Puede que fuese desgaste, o no habernos acostumbrado a los cambios. Pero dos años después de casarnos me quedé embarazada, y tras la llegada de mi hija todo cambió. Mi marido estaba obsesionado con un trato preferente hacia nuestra hija, dando alguna mala contestación a mis hijos o solicitando atenciones especiales como si él y mi hija fueran lo primero antes que los demás. No entendí jamás aquel cambio, y puedo asegurar que intenté adaptarme buscando ser siempre conciliadora. Pero al final, tenía dos hijos que ya eran conscientes de todo y que tampoco ayudaban en algunas ocasiones.

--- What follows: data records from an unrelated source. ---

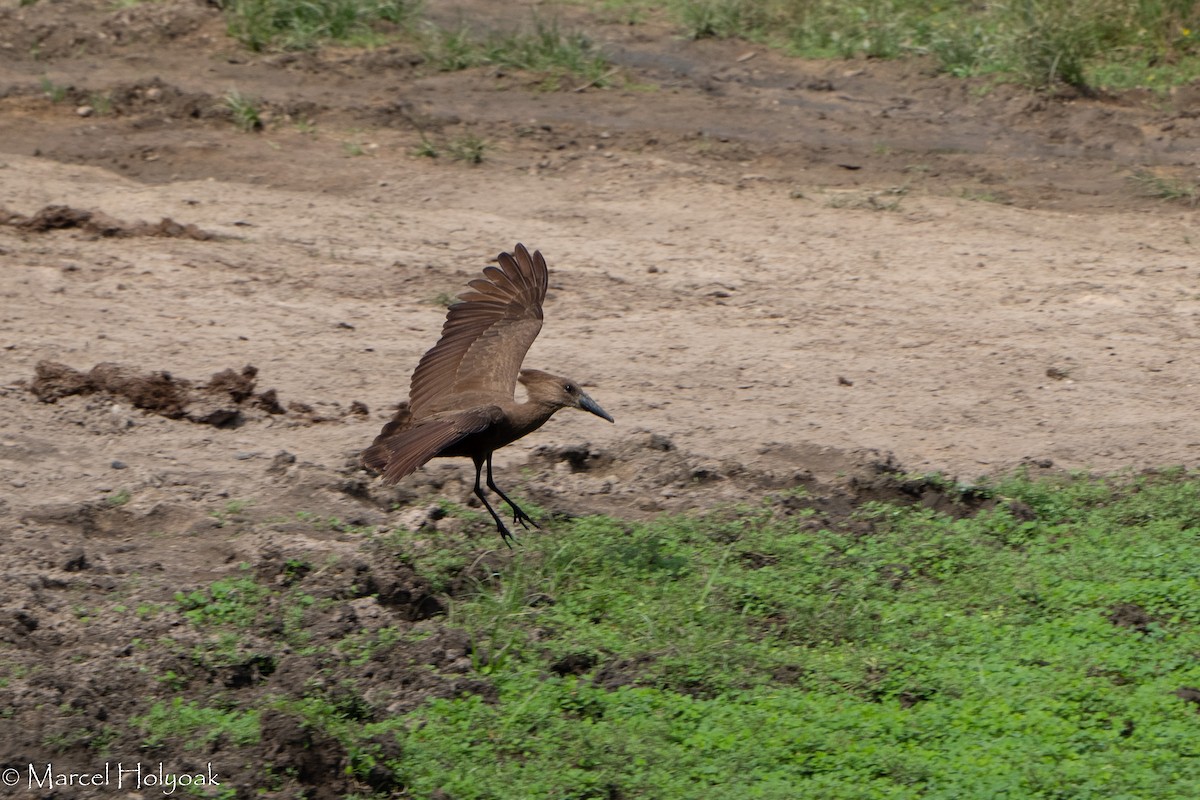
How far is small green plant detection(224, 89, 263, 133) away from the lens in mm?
10734

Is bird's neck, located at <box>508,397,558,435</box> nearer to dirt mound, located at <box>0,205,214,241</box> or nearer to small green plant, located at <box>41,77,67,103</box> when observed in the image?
dirt mound, located at <box>0,205,214,241</box>

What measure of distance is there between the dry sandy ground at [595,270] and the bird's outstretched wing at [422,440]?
66 cm

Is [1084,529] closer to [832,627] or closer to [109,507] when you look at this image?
[832,627]

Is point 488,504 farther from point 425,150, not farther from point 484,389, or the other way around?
point 425,150

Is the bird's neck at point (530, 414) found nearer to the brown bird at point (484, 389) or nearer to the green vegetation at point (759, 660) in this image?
the brown bird at point (484, 389)

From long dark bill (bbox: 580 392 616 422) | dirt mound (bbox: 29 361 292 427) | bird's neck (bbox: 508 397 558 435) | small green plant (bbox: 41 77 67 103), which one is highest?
bird's neck (bbox: 508 397 558 435)

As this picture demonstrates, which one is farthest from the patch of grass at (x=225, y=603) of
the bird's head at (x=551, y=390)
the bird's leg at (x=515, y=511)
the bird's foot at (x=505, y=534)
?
the bird's head at (x=551, y=390)

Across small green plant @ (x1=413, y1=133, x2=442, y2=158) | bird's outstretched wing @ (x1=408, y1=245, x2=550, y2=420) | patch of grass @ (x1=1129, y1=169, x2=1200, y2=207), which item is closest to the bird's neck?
bird's outstretched wing @ (x1=408, y1=245, x2=550, y2=420)

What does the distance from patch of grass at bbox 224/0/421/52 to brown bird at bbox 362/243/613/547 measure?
634cm

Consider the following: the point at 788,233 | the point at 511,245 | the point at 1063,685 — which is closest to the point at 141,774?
the point at 1063,685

Yo estaba en el medio, tragando sin parar, aguantando e intentando sonreír, pensando que aquello no era más que algo puntual de lo que saldríamos tarde o temprano. Pero según pasaba el tiempo y al no ver la luz al final del túnel, de alguna manera yo también me uní al caos. Y sin árbitro que manejase la situación, nuestra casa se convirtió en un lugar inhabitable. Los reproches empezaron a ser constantes, mi paciencia había desaparecido por completo y veía que mis hijos se estaban criando en un ambiente que no quería en absoluto para ellos.

divorcio

Una mañana de domingo amanecí antes que nadie, me serví una taza de café caliente y esperé en silencio a que mi marido se asomase por la puerta. Le pedí que se sentara a mi lado y con mucha serenidad le pedí que me escuchara. Allí mismo decidimos que habíamos llegado al final de nuestra relación. Y lo sellamos con un abrazo porque al fin habíamos entendido que era la mejor decisión no solo para nosotros, sino para todos.

En mi familia no se lo podían creer. No sé cuántas veces tuve que soportar la conversación automática de ‘¿y si hacéis terapia de pareja? Es que te rindes muy pronto‘. Era como si mi segundo divorcio los pusiera a ellos en un peor lugar. Su hija la bi-divorciada no podía traer nada bueno. ‘Es que la gente habla, y con lo joven que eres que te hayas divorciado dos veces entenderás que es curioso‘… Mi vida era curiosa, pero no tanto como para que la gente me preguntara por los detalles, solo para echar mierda sobre mis decisiones personales sin saber más de lo que le había escuchado a la vecina.

Por suerte, como os digo, mi propia experiencia me ha enseñado a no dar crédito a ninguna opinión que me pueda hacer daño. Y mucho menos cuando proviene de alguien que ni siquiera se ha preocupado en preguntarme si estoy bien o si necesito un hombro amigo sobre el que apoyarme.

Soy una mujer con una gran familia, que ha dejado atrás dos matrimonios que no han funcionado pero que también me han dado muchas, muchísimas alegrías. Y tampoco descarto el volver a enamorarme.

¿Me volvería a casar después de todo lo vivido? Está claro que no puedo dar una respuesta tajante, ya que la vida me ha demostrado que al final todo depende de cómo se presenten los acontecimientos. He optado por vivir mi día a día disfrutando al máximo de todos esos seres que me quieren y que al final son mi auténtica felicidad y lo que llegue, lo viviremos juntos cuando sea el momento.